The internet of clothes might soon be a reality, if a deal announced today (Apr. 18) between Avery Dennison, a major manufacturer of apparel and footwear care-labels, and Evrythng, a London internet of things startup, succeeds. The partnership will result in 10 billion items of clothing getting connected to the internet, the companies say.
Avery Dennison will attach special labels, sometimes including sensors, to clothes when they’re manufactured. The firm counts Nike, Under Armor, Hugo Boss, and others among its clients. These labels function as unique identifiers for each piece of clothing, and the data is stored in a platform developed by Evrythng.
The companies won’t say what brands have signed up to use this technology, nor the value of the deal. But they say brands will likely use the platform for things like loyalty programs at the start, and to expect the first examples to hit the shops in about two months. Avery Dennison says sportswear brands are the most likely to give the tech a try, a reasonable assertion given Nike’s planned smart sneaker, and fashion’s increasingly tight embrace of wearable technologies. “We’re noticing sports brands engaging consumers with technology more and more,” says Deon Stander, a vice president at Avery Dennison.

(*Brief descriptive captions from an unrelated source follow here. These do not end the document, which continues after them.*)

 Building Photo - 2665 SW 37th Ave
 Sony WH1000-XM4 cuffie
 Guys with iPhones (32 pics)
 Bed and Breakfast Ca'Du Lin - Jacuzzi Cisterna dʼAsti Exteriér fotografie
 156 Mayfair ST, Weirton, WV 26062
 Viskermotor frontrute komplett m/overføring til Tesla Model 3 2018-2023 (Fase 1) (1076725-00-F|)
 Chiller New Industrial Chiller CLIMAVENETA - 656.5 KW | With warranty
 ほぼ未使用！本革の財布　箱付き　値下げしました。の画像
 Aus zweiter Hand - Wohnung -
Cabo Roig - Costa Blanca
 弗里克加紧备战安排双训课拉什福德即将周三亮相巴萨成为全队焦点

Applying a product label that stores some digital information isn’t new–there are already bar codes, in use since the 1960s, and more information-heavy QR codes, invented in the 1990s. Evrythng says its platform is different because of its granularity–giving an identity to each product, and not classes of products, as is common with QR codes–and because it formats the data so it can be manipulated with popular programming languages.
Evrythng stresses data privacy and security. It says brands will control what data gets accessed by whom, and that it has safeguards in place to ensure data is adequately protected. The vulnerability of the internet of things has been a hot topic among security researchers, who believe the proliferation of devices will only increase the potential for cybercrime. “The more information accessed on the web the better, but like everything else on the internet, there also has to be individual judgement calls about what’s appropriate. Not everyone wants to share everything, and that’s fine,” Hobsbawm says.